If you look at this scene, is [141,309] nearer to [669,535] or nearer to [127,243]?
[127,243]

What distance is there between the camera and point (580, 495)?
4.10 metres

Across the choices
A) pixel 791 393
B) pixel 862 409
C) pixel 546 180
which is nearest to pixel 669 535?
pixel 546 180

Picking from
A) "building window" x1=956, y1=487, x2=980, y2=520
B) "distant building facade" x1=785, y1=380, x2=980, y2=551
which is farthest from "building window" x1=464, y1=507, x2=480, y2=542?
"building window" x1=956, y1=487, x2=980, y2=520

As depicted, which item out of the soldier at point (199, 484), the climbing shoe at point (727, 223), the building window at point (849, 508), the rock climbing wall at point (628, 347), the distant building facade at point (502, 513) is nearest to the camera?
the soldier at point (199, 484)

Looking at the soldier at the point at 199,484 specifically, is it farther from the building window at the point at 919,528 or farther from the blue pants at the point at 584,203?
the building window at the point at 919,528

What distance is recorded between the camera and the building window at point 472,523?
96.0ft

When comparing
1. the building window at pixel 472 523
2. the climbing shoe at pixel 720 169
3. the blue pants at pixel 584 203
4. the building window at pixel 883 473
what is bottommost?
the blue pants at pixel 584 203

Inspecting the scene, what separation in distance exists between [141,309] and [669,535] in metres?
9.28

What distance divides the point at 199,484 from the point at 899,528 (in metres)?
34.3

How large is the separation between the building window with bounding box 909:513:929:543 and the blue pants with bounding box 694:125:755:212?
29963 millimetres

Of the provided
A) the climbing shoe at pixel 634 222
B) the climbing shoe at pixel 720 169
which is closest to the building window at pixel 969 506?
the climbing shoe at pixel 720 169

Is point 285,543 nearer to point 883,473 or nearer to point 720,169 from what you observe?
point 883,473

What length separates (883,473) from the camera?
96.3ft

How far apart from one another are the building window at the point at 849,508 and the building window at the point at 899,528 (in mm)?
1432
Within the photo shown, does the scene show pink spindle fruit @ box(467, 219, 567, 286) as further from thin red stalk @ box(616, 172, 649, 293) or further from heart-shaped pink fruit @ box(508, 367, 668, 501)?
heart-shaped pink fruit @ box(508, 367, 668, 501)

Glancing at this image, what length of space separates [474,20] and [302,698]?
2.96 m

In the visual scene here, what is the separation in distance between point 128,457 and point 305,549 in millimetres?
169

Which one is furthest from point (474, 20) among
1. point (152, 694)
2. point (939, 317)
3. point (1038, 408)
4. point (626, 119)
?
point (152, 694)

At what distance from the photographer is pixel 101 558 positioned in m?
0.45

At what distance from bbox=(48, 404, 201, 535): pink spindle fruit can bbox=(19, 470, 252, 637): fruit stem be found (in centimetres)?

* [THE EXERCISE]
Please quote the lines from the line with "At what distance from the" through the end of the records, both ends included.

* [ANSWER TO THE TASK]
At what distance from the photographer is pixel 101 558 positioned in m?
0.45

At what distance from bbox=(48, 404, 201, 535): pink spindle fruit can bbox=(19, 470, 252, 637): fruit stem be found (in centimetres)?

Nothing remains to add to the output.